5 | La sonrisa de Puck
Era más tarde de las ocho y a esa hora ya habíamos salido del garaje de La Casa Blanca. La observaba a mis espaldas y recuerdo haberme sorprendido al percatarme lo rápido que me había acostumbrado a ella y a toda la gente que pululaba por allí, y es que al principio temía no encajar, pues tanta opulencia me echaba atrás. Pero al final me acomodé casi sin darme cuenta.
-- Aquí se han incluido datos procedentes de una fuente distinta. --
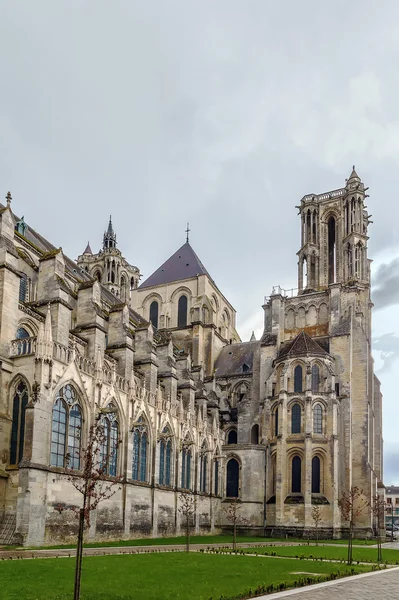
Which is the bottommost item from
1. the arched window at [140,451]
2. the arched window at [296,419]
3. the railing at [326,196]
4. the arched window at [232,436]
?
the arched window at [140,451]

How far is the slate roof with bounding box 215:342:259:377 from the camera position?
71.9 m

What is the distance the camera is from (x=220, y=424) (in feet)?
215

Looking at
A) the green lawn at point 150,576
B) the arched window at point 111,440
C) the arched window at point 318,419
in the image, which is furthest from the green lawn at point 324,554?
the arched window at point 318,419

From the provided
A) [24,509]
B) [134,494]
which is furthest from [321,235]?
[24,509]

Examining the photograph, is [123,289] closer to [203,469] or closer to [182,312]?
[182,312]

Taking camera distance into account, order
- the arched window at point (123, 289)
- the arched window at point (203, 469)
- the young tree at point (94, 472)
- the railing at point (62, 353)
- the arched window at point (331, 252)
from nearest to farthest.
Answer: the young tree at point (94, 472)
the railing at point (62, 353)
the arched window at point (203, 469)
the arched window at point (331, 252)
the arched window at point (123, 289)

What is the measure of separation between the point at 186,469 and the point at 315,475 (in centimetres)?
1203

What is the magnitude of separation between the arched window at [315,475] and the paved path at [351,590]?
35.2m

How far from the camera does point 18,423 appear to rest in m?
34.2

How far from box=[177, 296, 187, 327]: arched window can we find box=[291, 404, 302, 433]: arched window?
76.0 feet

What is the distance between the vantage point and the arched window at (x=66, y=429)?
3503 centimetres

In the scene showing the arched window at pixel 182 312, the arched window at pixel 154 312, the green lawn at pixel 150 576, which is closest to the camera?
the green lawn at pixel 150 576

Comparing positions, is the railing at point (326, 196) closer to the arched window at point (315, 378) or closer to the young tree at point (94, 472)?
the arched window at point (315, 378)

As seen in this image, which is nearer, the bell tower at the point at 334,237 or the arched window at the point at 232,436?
the arched window at the point at 232,436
Ladeé la cabeza y miré a Joshua conduciendo, con la mirada fija en la carretera y dando toquecitos al volante al son de una melodía rock que sonaba a través del reproductor de música. A él también me había acostumbrado, pese a no haber pasado mucho tiempo juntos. Se había vuelto un hábito volver de clases y corroborar primero si él estaba en casa antes de siquiera subir a mi cuarto, o incluso de mantener el móvil cerca y verificarlo cada tanto por si recibía algún mensaje de él. A veces simplemente acariciaba la cadena de mi pulsera y me acordaba de él.
— Si no te gusta Kiss puedes cambiar la canción.
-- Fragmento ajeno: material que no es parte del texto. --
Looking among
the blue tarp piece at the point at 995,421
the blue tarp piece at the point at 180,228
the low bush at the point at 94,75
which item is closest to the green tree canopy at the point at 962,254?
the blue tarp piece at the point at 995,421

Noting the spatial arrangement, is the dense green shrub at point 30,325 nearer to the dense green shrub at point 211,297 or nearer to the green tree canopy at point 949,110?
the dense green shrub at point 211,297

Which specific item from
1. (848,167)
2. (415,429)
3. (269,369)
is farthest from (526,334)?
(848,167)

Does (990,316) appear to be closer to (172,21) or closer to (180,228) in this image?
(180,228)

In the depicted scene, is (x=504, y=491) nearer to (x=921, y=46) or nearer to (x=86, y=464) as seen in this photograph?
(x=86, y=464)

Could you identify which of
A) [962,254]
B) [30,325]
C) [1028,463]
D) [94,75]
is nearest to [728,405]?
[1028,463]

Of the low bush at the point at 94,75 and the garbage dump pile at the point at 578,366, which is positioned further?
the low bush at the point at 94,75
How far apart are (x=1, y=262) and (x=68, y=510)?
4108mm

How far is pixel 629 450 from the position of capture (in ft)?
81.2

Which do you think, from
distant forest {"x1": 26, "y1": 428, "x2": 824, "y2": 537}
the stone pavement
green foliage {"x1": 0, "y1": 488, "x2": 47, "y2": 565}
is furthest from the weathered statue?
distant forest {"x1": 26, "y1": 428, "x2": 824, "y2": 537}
Parpadeé al percatarme que me pilló mirándolo y aparté rápidamente los ojos sintiéndome abochornada. Sabía que él en cambio sonreía divertido, a esas alturas ya lo conocía un poco, aunque no dijo nada para mi fortuna.
Había decidido ignorarlo, pues él sabía perfectamente que disfrutaba mucho de esa banda, así como de muchas otras de ese mismo estilo.
Volteé la cabeza al oírlo cantar el estribillo y sonreí abiertamente por el guiño que me realizó de forma cómplice.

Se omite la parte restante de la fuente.